For the function $f(x)=x-tan(x)$ I am trying to find the 3 smallest roots to six decimal places.
Attempt:
We need to use an iterative method to solve this problem, and I choose to use Newton-Raphson for this equation which can also be written as $x=tan(x)$.
Clearly the roots of $tan(x)-x$ are given by the intersections of $y = x$ and $y = tan (x)$. So the first 3 roots are around $3 \pi/2$, $5\pi /2$, and $7 \pi/2$.
Here is my iteration scheme so far with $x_0 = 3 \pi/2$:
$$x_{n+1} = x_n – \frac{f(x_n)}{f'(x_n)} = x_n – \frac{x_n- tan(x_n)}{1- \frac{1}{cos^2(x_n)}}$$
Here's the code:
for i=1:n_itn
x(i)=x(i)-((x(i)-tan(x(i)))/(1-(1/cos(x(i)))^2))
end
But my code doesn't seem to work, I keep getting $4.7123889 (=x_0)$. There is also the following error:
Attempted to access x(2); index out of bounds because numel(x)=1.
So, what is wrong with my code, and what would be the correct iteration formula?
Any help is greatly appreciated.
P.S. I have tried $x(i+1)=…$ in the code, but all the outputs are still equal to the initial value of $x_0$.
Best Answer
Beside what has been said in comments, you selected as starting point $x_0=\frac{3\pi}2$ where the function is not defined.
Let us suppose that you start using $x_0=4.7$; the successive iterations will then be $$x_1=4.688331848$$ $$x_2=4.666984472$$ $$x_3=4.631183287$$ $$x_4=4.580473096$$ $$x_5=4.528429052$$ and so on for a solution which is close to $4.49341$. The process will converge but quite slowly.
The function is poorly conditionned because of the $\tan(x)$ term.
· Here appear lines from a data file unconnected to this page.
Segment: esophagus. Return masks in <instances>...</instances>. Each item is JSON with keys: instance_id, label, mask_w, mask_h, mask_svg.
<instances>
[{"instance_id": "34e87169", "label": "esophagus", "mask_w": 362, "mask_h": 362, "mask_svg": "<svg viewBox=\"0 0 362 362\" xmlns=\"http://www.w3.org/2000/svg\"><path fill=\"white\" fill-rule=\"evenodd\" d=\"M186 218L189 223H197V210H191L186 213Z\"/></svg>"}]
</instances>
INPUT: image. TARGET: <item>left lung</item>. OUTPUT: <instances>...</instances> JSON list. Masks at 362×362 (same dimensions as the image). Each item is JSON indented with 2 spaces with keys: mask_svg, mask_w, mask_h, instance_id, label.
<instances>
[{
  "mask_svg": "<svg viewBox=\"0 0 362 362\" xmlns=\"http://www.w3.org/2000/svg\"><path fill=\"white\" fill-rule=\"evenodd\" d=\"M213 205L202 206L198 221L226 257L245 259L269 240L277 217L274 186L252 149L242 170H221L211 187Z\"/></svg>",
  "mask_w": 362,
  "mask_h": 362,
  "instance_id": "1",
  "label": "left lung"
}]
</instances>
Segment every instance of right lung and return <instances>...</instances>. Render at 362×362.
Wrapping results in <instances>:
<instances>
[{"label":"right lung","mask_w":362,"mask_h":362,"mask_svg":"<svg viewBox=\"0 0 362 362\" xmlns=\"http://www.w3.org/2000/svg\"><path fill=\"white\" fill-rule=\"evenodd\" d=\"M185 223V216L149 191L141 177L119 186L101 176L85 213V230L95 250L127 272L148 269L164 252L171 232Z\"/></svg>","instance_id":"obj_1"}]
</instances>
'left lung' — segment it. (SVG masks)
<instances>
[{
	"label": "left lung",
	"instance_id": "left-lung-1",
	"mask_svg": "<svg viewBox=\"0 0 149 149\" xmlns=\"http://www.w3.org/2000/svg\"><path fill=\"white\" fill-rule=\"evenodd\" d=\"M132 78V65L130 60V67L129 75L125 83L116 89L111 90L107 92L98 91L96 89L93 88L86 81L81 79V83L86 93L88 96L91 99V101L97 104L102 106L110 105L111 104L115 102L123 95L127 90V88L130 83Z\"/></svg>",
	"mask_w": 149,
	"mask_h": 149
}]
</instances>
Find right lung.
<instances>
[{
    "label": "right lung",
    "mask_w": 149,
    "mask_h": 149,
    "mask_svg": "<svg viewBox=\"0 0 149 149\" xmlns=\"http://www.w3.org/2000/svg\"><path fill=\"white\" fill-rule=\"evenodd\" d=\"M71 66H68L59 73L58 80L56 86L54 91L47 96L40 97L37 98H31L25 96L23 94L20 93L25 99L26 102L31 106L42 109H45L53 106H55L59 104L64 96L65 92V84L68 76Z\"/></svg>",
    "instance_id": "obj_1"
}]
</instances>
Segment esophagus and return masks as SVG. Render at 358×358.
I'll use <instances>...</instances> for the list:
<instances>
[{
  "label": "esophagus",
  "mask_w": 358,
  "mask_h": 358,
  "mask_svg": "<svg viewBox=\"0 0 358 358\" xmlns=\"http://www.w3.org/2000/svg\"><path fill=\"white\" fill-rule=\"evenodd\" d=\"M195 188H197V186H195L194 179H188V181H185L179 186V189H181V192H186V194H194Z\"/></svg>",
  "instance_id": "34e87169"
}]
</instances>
Consider instead solving $$g(x)=x \cos(x)-\sin(x)$$ and do the same. The iterates will be $$x_1=4.499623657$$ $$x_2=4.493417956$$ $$x_3=4.493409458$$ which is the solution for ten significant figures.
Using this transform, the problem does not show any more discontinuities and solves much faster.